• DATASET EXCERPTS:

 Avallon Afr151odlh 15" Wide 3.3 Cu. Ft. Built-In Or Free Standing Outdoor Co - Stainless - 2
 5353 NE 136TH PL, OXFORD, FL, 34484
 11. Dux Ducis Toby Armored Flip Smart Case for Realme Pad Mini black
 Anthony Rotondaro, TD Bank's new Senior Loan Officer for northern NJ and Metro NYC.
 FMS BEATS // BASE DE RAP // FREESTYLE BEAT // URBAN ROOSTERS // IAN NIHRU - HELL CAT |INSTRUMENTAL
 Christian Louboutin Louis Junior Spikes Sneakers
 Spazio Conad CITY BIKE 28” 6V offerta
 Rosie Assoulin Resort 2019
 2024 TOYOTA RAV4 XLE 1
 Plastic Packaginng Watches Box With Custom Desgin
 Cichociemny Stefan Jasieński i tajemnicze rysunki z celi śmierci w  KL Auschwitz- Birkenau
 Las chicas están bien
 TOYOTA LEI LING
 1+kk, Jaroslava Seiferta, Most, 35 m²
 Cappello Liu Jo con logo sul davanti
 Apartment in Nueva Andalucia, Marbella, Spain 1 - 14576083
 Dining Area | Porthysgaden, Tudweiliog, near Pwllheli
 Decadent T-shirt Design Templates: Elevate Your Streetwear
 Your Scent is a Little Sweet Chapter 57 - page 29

• PROMPT: Copy all of the records above word for word, one per line, in the order given.

• THE ANSWER:
 Avallon Afr151odlh 15" Wide 3.3 Cu. Ft. Built-In Or Free Standing Outdoor Co - Stainless - 2
 5353 NE 136TH PL, OXFORD, FL, 34484
 11. Dux Ducis Toby Armored Flip Smart Case for Realme Pad Mini black
 Anthony Rotondaro, TD Bank's new Senior Loan Officer for northern NJ and Metro NYC.
 FMS BEATS // BASE DE RAP // FREESTYLE BEAT // URBAN ROOSTERS // IAN NIHRU - HELL CAT |INSTRUMENTAL
 Christian Louboutin Louis Junior Spikes Sneakers
 Spazio Conad CITY BIKE 28” 6V offerta
 Rosie Assoulin Resort 2019
 2024 TOYOTA RAV4 XLE 1
 Plastic Packaginng Watches Box With Custom Desgin
 Cichociemny Stefan Jasieński i tajemnicze rysunki z celi śmierci w  KL Auschwitz- Birkenau
 Las chicas están bien
 TOYOTA LEI LING
 1+kk, Jaroslava Seiferta, Most, 35 m²
 Cappello Liu Jo con logo sul davanti
 Apartment in Nueva Andalucia, Marbella, Spain 1 - 14576083
 Dining Area | Porthysgaden, Tudweiliog, near Pwllheli
 Decadent T-shirt Design Templates: Elevate Your Streetwear
 Your Scent is a Little Sweet Chapter 57 - page 29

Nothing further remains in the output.